Veo horrible escribir para total acabar logrando, con suerte, algún feliz hallazgo literario, siempre negado por los demás, que para compensar su mezquindad esperarán al funeral para darte un estúpido aplauso cerrado. En cuanto a la vida literaria, ésta en esencia es enredo de tedios, rencores, lucha de vanidades y trasvase de venganzas. Entrar en esa vida equivale a caer en el derrotero mismo de la derrota. En cualquier caso, el auténtico verdadero gran fracaso del escritor, aquel que alcanza a tantos, llega siempre con puntualidad, generalmente muy temprana. Es un fiasco doloroso, íntimo. Llega cuando no podemos reproducir con fidelidad lo que acabamos de pensar y querríamos haber escrito. Llega cuando comprendemos que no hemos podido ser fieles a la ambiciosa idea que nos habíamos propuesto al comenzar un libro o un artículo. Son fracasos que a veces, por prudencia (surgen los enemigos como hongos), se silencian. Querríamos que nuestros libros y artículos contuvieran la verdad de nosotros, o por lo menos la parte de esta que puede ser transmitida mediante el lenguaje. Pero escribir sabe a traición. Ese fracaso lo conocen todos los escritores serios. Como conocen también otro, de matiz no menos trágico, una clase de desastre que podríamos habernos ahorrado de no ser porque existe la literatura. Llega cuando comenzamos a envidiar a los personajes de las grandes novelas, tan correctos ellos, tan sólidos, tan bien explicados, aunque no sean más corpóreos que el vuelo de un alma. En cambio nosotros, aun estando inscritos en los registros de nuestra parroquia, cuanto más nos ilusionamos con la idea de estar vivos, más vemos que tendemos a borrarnos. Este drama nos sitúa precisamente en la curva principal del derrotero de los fracasos sin fin. O con fin. De hecho, el fin es otro fracaso.
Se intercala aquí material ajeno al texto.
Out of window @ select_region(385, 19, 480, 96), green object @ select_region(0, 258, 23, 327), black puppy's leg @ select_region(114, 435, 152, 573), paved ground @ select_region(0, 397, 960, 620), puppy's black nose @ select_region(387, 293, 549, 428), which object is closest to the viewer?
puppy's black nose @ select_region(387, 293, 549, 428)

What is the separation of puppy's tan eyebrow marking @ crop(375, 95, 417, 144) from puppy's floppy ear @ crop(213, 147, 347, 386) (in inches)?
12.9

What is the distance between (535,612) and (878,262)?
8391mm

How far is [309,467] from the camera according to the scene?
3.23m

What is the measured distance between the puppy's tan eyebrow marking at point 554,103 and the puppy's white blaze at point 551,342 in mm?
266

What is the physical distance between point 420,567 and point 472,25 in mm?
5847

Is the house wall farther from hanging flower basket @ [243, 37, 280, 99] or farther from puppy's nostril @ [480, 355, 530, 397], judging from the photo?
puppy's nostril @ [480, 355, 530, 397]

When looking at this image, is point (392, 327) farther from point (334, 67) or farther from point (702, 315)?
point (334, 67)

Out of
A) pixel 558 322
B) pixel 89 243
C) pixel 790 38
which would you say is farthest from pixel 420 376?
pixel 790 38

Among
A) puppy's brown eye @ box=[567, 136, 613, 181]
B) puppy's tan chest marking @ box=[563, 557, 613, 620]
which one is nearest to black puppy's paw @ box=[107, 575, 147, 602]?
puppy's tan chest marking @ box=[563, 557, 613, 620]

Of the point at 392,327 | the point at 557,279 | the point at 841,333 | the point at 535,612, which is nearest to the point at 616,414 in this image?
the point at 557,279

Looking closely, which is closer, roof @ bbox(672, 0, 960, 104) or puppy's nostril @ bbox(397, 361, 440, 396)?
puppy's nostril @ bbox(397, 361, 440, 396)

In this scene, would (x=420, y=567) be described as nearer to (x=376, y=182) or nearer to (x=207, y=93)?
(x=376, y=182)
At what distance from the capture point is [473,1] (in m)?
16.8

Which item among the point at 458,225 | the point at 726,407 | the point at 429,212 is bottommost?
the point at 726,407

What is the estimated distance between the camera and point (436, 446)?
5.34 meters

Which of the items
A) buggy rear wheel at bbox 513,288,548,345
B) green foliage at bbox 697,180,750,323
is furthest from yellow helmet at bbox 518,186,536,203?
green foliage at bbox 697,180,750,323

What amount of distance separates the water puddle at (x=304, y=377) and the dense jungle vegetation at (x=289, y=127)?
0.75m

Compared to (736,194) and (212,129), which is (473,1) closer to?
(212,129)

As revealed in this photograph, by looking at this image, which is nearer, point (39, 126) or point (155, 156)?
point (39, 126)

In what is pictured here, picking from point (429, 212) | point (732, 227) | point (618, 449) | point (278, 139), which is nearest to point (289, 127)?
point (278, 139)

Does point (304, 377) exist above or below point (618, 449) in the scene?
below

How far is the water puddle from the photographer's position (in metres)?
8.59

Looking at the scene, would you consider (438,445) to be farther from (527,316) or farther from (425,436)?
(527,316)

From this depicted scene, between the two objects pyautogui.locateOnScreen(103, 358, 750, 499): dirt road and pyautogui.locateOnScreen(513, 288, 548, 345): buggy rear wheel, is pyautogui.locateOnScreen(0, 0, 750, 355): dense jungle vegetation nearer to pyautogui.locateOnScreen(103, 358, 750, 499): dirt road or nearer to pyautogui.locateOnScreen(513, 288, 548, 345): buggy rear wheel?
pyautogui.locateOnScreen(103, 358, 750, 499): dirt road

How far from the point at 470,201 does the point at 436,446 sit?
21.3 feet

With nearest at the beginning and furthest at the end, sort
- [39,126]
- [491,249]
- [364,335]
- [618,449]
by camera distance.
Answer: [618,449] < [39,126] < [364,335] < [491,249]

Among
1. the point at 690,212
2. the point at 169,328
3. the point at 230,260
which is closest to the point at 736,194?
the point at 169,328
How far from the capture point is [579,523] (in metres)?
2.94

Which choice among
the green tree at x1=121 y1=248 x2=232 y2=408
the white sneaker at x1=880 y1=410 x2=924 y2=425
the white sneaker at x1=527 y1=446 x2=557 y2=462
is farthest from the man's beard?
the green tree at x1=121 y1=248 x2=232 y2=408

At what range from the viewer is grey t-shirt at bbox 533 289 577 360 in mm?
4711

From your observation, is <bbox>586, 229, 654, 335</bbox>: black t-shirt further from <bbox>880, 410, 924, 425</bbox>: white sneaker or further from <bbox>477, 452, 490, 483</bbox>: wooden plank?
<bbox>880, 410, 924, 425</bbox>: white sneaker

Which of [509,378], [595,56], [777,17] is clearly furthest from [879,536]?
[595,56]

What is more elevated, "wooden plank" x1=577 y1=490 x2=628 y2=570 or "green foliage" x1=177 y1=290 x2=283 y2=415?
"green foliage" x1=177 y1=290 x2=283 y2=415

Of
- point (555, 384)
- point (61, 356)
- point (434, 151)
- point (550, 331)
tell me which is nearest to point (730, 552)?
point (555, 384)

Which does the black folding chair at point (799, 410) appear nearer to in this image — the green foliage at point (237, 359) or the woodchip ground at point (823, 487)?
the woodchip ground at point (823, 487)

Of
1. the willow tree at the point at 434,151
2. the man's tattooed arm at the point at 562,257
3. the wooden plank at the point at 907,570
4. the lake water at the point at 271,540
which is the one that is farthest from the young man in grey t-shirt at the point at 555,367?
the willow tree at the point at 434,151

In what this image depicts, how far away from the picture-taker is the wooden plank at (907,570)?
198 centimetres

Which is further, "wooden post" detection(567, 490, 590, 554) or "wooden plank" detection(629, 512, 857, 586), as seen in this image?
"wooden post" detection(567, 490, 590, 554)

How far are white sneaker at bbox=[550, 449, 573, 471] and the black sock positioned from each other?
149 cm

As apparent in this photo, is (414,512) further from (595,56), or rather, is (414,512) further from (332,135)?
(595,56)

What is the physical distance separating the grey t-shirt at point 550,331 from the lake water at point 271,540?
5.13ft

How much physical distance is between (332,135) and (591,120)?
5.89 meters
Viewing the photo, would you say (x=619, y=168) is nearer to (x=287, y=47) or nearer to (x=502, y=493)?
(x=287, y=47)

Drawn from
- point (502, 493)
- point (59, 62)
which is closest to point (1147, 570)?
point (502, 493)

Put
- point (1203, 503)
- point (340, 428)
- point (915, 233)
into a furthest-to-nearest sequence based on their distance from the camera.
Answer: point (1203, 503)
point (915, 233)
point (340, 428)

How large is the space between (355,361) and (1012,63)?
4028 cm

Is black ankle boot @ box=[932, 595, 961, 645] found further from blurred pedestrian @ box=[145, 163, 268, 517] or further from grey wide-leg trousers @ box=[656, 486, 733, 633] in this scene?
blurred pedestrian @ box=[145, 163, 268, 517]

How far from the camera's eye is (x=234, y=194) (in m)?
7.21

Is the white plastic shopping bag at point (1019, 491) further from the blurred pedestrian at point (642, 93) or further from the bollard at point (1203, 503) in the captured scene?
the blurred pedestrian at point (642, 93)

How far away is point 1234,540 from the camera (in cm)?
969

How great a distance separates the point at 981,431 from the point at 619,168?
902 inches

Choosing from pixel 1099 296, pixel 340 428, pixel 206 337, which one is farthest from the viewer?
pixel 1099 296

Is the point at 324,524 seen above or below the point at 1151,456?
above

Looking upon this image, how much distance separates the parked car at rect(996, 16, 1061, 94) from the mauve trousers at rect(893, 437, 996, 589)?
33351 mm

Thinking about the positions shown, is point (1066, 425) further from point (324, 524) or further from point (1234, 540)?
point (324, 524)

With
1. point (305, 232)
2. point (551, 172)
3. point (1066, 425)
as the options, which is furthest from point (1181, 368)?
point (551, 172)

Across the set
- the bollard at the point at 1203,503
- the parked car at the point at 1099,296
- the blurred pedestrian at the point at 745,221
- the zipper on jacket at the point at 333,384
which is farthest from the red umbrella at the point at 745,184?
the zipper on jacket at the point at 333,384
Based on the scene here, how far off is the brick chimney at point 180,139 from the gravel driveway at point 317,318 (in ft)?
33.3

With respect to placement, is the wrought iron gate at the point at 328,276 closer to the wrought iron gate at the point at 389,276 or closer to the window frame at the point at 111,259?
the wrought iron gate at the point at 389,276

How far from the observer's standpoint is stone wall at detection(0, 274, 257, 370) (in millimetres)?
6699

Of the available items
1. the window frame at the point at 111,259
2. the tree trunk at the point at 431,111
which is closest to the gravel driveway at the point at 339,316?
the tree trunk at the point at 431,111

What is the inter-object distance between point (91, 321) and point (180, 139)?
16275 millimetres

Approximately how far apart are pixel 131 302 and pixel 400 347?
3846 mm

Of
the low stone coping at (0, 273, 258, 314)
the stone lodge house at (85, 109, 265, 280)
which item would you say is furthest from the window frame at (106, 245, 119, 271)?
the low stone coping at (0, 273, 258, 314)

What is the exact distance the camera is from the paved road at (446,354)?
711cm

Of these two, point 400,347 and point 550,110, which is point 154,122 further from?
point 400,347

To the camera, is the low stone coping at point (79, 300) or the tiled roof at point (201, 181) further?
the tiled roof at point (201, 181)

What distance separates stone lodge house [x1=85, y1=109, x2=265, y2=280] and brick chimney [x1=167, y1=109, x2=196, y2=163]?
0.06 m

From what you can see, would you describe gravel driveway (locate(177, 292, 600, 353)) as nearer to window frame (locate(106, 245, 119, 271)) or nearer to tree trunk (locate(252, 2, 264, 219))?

Poéticas del fracaso. Yvette Sánchez / Roland Spiller (editores). Narr (Frankfurter Studien zu Iberoromania und Frankophonie, 1). Tübingen, 2009. 2009. Revista Número 0. Número 4. Fama. Editorial Almadía. México, 2010. El jorobadito. Roberto Arlt. Losada, Buenos Aires, 2006. El divino fracaso. Rafael Cansinos Assens. Valdemar. Madrid, 2002.